■ TASK
Return every line from the one with "Cardiff City v Fulham 080314" through the one with "Backyard Birds?", inclusive, exactly as it appears below.

■ SUPPLIED MATERIAL
Content starts
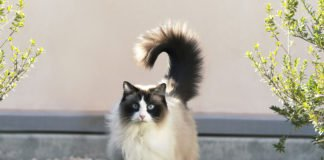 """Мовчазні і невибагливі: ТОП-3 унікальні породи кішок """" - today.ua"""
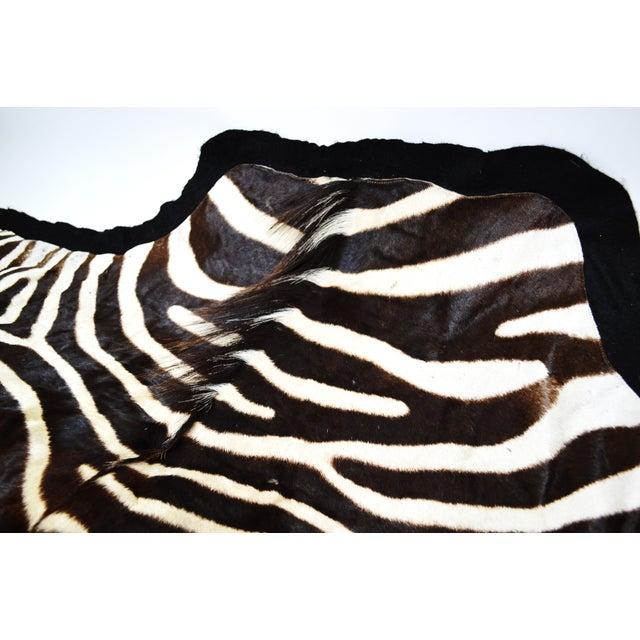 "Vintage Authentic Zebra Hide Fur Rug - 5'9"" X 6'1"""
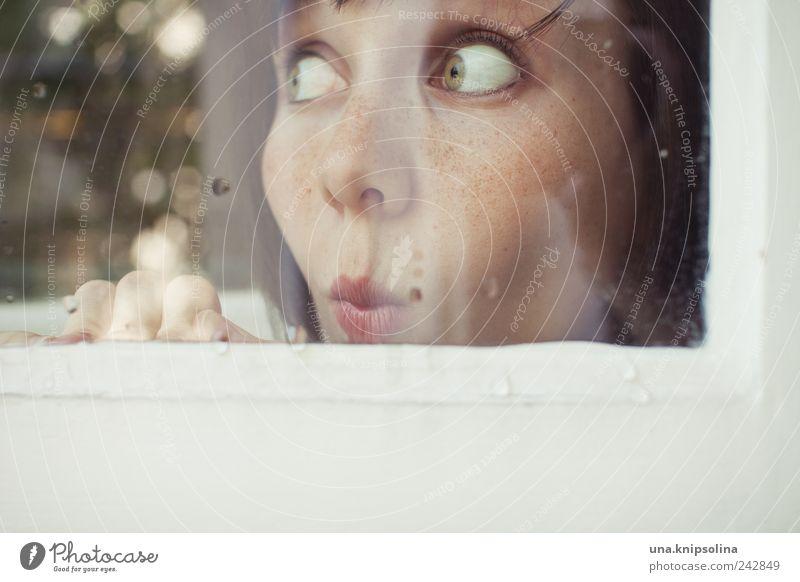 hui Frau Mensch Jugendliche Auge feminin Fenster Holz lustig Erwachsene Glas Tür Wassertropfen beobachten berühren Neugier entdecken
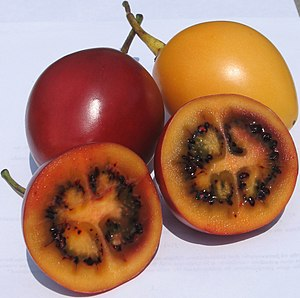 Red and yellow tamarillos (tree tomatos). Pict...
Content ends
Content starts
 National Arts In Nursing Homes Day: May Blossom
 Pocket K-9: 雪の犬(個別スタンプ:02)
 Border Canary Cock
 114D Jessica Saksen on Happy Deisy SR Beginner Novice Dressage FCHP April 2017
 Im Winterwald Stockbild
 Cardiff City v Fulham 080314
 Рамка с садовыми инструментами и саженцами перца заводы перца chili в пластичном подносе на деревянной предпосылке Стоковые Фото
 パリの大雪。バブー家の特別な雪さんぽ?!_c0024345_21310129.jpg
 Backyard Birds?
Content ends
■ RESULT OF THIS EXERCISE
 Cardiff City v Fulham 080314
 Рамка с садовыми инструментами и саженцами перца заводы перца chili в пластичном подносе на деревянной предпосылке Стоковые Фото
 パリの大雪。バブー家の特別な雪さんぽ?!_c0024345_21310129.jpg
 Backyard Birds?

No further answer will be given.